In video gli ultimi istanti di Sara, le urla e l'indifferenza

Automobilisti rintracciati con immagini, l'agguato e la lite

Gli ultimi istanti di un rapporto malato, di un attaccamento morboso diventato gelosia cieca, ossessione, follia. Sono gli istanti impressi nel video della telecamera dell'ingresso di una cava in via della Magliana, dove Sara Di Pietrantonio è stata uccisa dall'uomo che un tempo amava. Uccisa nell'indifferenza di chi sabato notte è passato in quella via, periferica e poco frequentata.

Almeno un paio di automobilisti non si sono fermati quando la giovane studentessa cercava di fuggire dal suo assassino. Non capendo che quella lite era l'epilogo mortale per quella ragazza bionda e minuta. Le immagini, e le prove che gli uomini della squadra mobile di Roma, sono riusciti a mettere insieme nel giro di poche ore, sono ora una punto fermo nell'inchiesta sull'omicidio della studentessa. E sono immagini che gli stessi investigatori hanno definito 'scioccanti', si vede un'auto, che poi si capirà essere quella di Vincenzo Paduano, che sperona la macchina di Sara. La spinge di fianco, la costringe a fermarsi. Un vero agguato. La studentessa frena e lui si infila nella sua macchina, inizia una discussione, un litigio, probabilmente lei gli dice di scendere. E, hanno ricostruito gli inquirenti, tira fuori una bottiglia d'alcol e cosparge la macchina e anche Sara.

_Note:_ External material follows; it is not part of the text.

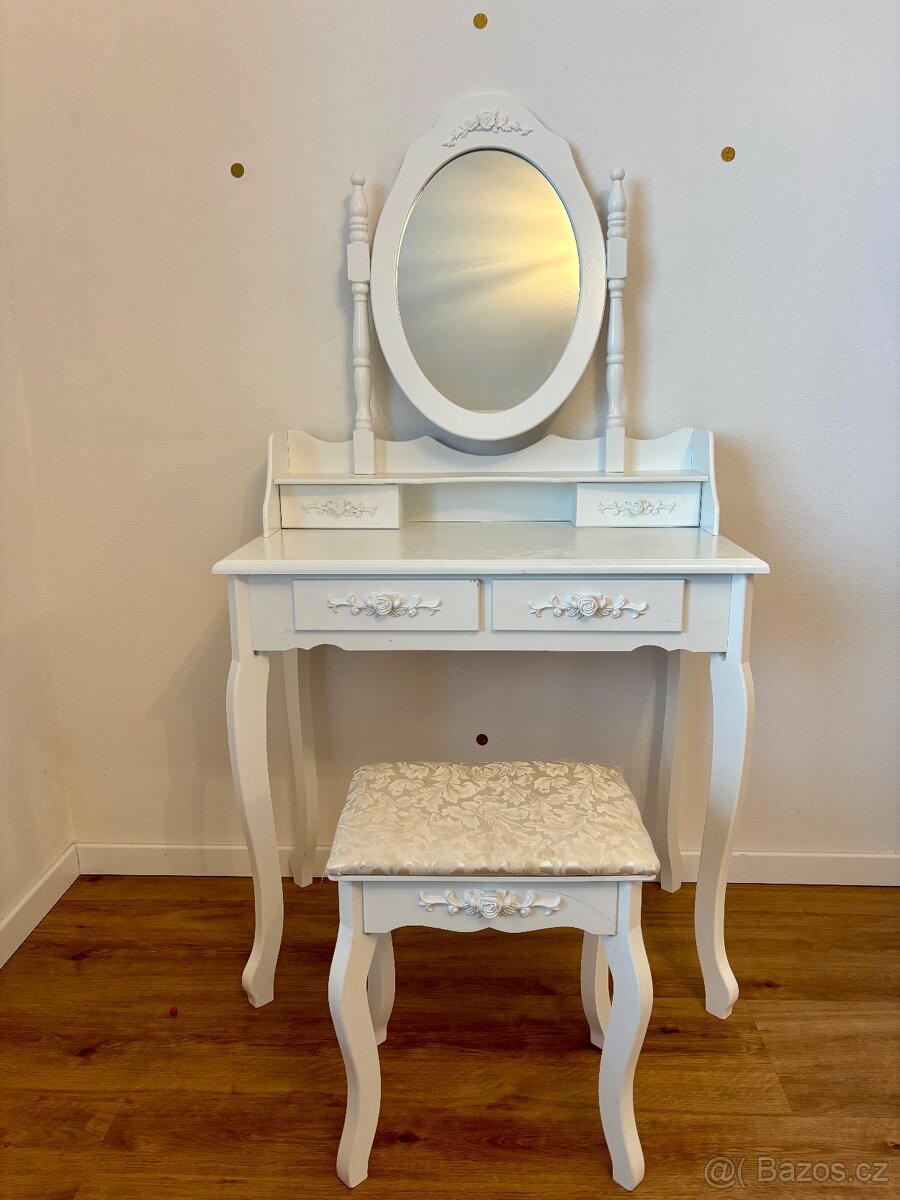 Dětský kosmetický stolek - 2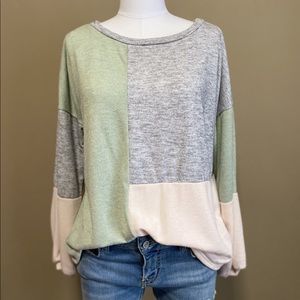 SAGE COLOR BLOCK BLOUSE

La giovane scende di corsa e tenta di scappare. Duecento metri, passa una macchina e lei cerca di fermarla, ne passa un'altra, ma niente, nessuno l'aiuta. Sara sembra essere un fantasma. A nulla sono valse le sua urla disperate. La sua richiesta di aiuto. Nella telecamera rimarrà impresso il suo tentativo di fuggire. Ma Vincenzo la raggiunge. Le butta altro alcol addosso e le da fuoco. Il resto diventa cronaca giudiziaria. A terra, in via della Magliana, rimangono soltanto uno specchietto retrovisore della macchina di Paduano, i segni di una frenata. E quelli indelebili dell'indifferenza. Che sembra ancora più crudele dopo le parole del procuratore aggiunto Maria Monteleone, "se qualcuno si fosse fermato Sara sarebbe ancora viva".